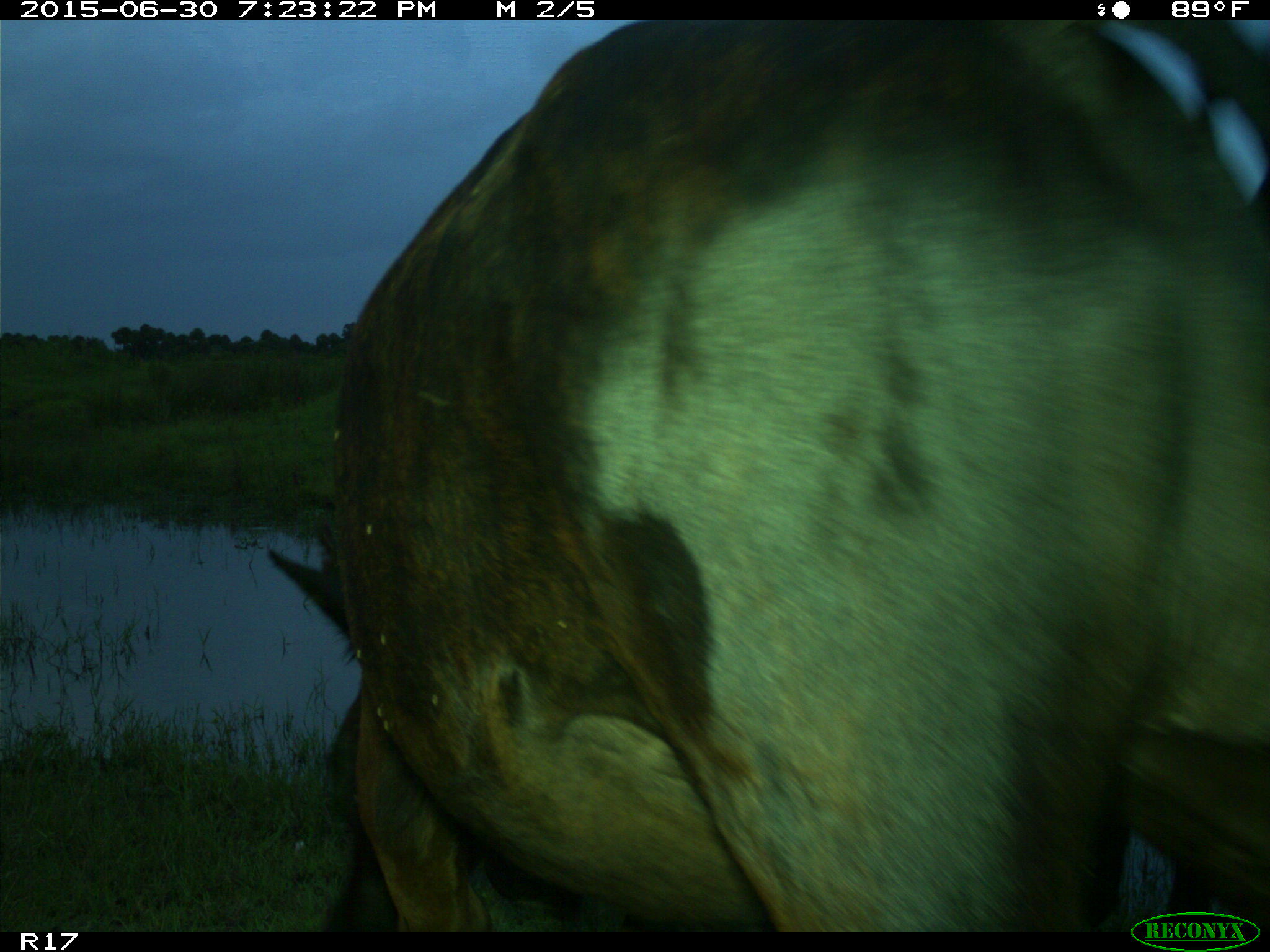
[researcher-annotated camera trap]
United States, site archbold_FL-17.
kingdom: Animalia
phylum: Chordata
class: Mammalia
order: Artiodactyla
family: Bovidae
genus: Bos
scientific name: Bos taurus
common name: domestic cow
++++
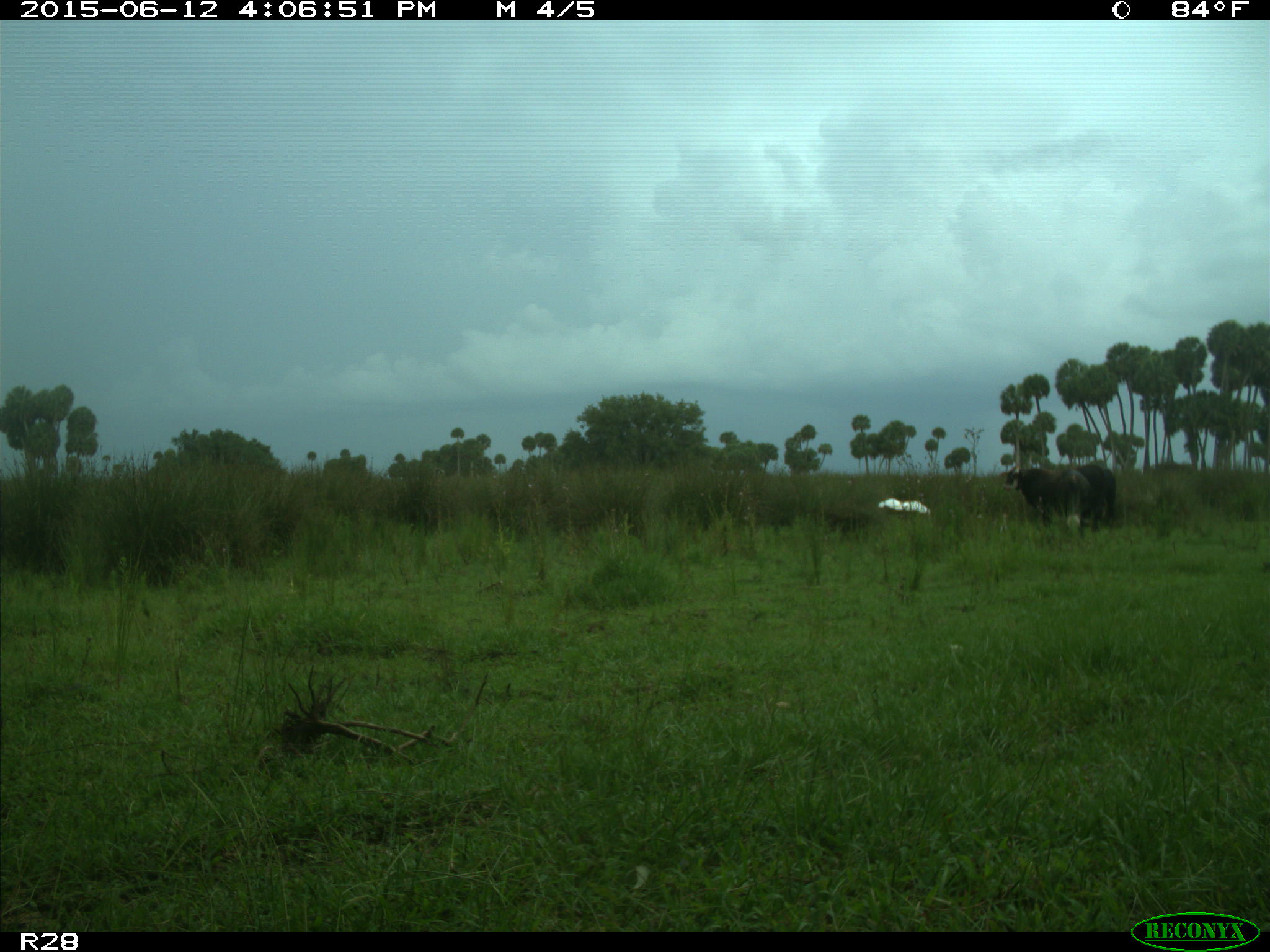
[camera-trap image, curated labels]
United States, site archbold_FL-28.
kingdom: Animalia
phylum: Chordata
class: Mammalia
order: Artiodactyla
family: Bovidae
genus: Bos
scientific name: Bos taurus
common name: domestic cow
++++
From the listing above, collect each line in which the string "trap" appears.

[researcher-annotated camera trap]
[camera-trap image, curated labels]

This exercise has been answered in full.